* _CONSIGNES_
a) D'après le document source, quelles sociétés sont soumises au droit français des sociétés ?
b) Relevez, s'il vous plaît, tous les articles de loi cités dans le document source.

* _DOCUMENT SOURCE_
Mais la solution est également justifiée, très simplement, en application du droit national : seules les sociétés qui sont immatriculées et dont le siège social est situé en France sont soumises au droit français des sociétés. Ce n’est donc que lorsque la société absorbante est de droit français que les dispositions de l’article L.236-31 et, par renvoi, de l’article L.236-4, s’appliquent. Dans tous les autres cas, la prise d’effet de la fusion transfrontalière est déterminée par le droit de l’Etat membre de la société absorbante (ou de la société nouvelle née de l’opération de fusion).
La sécurité juridique n’eut pourtant pas souffert d’une formulation plus simple du droit français : « la date d’effet de la fusion transfrontalière est régi par la loi applicable à la société absorbante », à l’image de ce que prévoient les trois directives européennes applicable. A l’image également, de ce que prévoient d’autres droits internes européens, tels le Code civil néerlandais (Burgerlijk Wetboek) en son article 2-333i, alinéa 1.
Quoi qu’il en soit, cette solution explique qu’une opération de fusion entre une société française absorbée et une société néerlandaise absorbante, échappe à la contrainte selon laquelle la date d’effet de la fusion ne saurait être postérieure à la date de clôture de l’exercice en cours de la société absorbante durant lequel le contrôle de légalité a été réalisé.

* _DONNÉES FOURNIES_
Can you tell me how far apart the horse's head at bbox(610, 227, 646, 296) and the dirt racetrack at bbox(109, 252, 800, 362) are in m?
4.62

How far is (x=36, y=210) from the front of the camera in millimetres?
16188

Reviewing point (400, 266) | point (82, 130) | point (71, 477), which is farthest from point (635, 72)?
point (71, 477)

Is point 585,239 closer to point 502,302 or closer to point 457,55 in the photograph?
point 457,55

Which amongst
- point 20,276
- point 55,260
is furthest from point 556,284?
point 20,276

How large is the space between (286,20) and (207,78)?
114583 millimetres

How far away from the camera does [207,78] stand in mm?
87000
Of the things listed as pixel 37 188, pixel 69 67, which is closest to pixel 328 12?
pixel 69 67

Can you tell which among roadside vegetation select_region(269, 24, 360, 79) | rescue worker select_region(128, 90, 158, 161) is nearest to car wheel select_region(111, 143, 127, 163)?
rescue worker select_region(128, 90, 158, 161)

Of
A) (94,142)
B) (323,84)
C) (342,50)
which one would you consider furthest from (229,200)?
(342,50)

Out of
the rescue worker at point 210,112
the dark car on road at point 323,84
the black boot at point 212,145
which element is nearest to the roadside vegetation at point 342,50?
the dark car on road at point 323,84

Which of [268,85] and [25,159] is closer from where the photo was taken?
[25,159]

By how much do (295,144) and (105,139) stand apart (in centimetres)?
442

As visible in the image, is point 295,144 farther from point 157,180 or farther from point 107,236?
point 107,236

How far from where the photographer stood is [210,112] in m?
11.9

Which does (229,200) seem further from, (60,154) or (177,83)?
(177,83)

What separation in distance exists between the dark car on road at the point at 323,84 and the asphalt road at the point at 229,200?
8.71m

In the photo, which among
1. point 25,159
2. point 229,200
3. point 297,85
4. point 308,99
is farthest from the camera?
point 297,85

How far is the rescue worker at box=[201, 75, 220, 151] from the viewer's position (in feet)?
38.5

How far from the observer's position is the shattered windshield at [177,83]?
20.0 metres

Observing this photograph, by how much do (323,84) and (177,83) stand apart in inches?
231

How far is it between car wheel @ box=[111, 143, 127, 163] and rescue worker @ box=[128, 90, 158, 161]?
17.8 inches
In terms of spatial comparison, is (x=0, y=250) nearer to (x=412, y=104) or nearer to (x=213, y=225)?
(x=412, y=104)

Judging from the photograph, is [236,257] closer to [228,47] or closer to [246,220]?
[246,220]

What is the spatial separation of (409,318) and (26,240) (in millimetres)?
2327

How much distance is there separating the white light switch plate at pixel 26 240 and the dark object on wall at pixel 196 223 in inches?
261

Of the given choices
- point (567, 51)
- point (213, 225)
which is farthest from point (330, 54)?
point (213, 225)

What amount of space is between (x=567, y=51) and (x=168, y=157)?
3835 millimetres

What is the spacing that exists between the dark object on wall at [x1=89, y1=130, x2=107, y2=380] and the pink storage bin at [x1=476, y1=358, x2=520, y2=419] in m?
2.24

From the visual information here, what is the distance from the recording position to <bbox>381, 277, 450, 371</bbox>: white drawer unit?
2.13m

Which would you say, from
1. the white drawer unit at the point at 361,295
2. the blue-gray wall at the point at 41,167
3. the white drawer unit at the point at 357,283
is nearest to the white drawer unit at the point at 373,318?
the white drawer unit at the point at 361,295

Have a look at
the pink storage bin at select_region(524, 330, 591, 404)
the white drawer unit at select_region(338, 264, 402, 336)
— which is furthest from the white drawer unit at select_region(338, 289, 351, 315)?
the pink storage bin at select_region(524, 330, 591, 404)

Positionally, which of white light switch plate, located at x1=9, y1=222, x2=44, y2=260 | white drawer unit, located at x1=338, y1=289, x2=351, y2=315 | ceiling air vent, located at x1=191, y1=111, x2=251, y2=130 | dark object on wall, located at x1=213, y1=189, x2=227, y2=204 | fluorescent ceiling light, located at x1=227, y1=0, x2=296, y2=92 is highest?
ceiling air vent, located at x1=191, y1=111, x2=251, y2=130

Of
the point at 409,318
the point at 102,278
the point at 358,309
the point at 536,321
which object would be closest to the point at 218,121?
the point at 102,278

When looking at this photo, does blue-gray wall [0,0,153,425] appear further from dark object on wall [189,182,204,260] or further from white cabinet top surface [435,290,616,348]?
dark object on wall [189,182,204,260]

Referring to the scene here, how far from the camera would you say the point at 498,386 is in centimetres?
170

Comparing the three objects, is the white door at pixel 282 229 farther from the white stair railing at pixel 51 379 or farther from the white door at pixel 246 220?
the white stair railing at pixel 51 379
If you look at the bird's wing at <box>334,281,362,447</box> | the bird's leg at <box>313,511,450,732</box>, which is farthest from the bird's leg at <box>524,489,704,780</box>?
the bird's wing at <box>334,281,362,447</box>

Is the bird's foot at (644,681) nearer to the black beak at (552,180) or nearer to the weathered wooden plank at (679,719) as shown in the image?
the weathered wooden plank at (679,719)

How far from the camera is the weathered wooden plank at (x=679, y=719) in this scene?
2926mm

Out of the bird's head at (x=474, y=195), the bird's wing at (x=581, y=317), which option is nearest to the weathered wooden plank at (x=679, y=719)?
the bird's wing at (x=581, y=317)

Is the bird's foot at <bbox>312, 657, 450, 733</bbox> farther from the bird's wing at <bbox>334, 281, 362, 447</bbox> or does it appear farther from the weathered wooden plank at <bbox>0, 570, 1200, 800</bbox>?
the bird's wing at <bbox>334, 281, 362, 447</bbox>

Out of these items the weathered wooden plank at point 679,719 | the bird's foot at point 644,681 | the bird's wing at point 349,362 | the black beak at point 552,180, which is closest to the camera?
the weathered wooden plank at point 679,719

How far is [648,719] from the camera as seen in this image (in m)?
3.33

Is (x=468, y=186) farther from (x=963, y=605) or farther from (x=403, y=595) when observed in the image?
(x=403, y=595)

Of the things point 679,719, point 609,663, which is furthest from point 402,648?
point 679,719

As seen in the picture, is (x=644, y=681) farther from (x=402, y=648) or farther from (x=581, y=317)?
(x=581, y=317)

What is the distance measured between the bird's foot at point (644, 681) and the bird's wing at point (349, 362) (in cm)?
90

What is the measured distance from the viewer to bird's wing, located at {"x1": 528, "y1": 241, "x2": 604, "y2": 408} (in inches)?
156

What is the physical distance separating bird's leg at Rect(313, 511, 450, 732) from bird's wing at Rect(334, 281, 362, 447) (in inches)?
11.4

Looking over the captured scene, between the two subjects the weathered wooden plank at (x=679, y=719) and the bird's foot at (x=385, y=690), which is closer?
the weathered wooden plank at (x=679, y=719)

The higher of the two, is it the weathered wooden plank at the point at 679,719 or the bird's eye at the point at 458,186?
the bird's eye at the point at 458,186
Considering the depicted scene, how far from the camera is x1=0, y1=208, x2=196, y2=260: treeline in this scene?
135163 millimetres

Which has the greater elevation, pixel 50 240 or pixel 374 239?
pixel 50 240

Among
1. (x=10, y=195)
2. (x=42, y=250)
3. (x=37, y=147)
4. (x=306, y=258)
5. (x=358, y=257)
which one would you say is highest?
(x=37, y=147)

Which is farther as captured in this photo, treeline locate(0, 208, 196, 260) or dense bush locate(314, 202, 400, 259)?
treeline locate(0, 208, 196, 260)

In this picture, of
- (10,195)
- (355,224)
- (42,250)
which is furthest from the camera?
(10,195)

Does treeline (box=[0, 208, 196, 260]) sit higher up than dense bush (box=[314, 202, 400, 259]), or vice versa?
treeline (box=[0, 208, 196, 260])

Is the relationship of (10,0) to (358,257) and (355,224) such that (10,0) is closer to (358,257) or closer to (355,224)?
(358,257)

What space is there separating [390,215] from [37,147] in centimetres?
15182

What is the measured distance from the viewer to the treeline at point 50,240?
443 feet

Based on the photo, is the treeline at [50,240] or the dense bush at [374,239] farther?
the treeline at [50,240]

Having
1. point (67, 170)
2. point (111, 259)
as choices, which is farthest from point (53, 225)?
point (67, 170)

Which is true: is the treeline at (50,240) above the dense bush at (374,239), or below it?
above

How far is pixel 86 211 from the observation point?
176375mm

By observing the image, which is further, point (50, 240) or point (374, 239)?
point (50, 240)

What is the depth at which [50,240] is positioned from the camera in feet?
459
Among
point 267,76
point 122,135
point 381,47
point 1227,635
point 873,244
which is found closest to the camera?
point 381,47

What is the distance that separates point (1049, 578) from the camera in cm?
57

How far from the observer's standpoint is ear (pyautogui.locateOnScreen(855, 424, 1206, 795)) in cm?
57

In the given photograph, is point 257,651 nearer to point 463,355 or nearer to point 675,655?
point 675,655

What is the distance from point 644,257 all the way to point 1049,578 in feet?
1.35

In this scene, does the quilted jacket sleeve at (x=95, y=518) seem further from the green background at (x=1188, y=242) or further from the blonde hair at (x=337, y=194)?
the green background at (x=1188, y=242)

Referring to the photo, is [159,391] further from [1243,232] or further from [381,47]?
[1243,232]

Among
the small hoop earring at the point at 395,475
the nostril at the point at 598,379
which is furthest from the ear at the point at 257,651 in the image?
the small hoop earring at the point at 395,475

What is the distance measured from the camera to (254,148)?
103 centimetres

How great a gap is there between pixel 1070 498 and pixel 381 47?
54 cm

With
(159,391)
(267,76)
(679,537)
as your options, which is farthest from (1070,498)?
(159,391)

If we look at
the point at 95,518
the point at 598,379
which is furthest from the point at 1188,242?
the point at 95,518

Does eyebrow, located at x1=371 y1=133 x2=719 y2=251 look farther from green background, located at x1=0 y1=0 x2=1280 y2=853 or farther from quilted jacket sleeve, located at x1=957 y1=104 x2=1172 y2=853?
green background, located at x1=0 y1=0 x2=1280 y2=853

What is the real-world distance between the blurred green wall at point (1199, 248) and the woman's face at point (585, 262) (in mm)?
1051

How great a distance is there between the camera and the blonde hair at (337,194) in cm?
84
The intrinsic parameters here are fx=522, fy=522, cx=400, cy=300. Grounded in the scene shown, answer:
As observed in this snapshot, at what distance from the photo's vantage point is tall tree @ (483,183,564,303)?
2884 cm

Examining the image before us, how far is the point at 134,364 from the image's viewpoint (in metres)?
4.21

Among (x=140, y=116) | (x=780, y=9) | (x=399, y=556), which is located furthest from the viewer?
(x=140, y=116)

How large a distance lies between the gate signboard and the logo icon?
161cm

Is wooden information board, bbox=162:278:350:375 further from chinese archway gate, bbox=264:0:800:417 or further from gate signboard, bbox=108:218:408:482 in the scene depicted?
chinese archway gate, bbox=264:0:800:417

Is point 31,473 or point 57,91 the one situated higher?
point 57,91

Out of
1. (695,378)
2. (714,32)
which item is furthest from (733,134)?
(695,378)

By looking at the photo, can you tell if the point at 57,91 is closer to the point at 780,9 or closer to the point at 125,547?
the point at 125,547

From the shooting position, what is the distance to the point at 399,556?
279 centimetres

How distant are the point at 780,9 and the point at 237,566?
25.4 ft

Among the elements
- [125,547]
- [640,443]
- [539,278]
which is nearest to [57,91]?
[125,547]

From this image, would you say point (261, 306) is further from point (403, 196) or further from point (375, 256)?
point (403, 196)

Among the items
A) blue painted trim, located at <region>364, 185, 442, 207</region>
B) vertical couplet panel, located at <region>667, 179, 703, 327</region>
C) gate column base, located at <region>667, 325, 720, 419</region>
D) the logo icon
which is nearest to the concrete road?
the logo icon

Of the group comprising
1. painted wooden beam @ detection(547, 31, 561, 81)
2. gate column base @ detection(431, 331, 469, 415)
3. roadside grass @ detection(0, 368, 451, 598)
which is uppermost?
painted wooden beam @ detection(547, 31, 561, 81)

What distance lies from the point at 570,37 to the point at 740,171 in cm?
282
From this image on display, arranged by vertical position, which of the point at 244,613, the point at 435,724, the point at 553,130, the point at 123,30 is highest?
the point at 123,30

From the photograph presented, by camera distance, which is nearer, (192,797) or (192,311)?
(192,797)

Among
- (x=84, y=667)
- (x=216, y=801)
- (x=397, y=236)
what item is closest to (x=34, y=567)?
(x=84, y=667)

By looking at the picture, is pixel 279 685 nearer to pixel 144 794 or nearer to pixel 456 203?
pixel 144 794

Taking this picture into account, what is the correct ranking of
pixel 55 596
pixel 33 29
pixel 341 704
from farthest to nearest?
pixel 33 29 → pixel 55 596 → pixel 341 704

* _CORRIGÉ_
a) Seules les sociétés qui sont immatriculées et dont le siège social est situé en France.

b) L'article L.236-31 ; l'article L.236-4 ; l'article 2-333i, alinéa 1, du Code civil néerlandais (Burgerlijk Wetboek).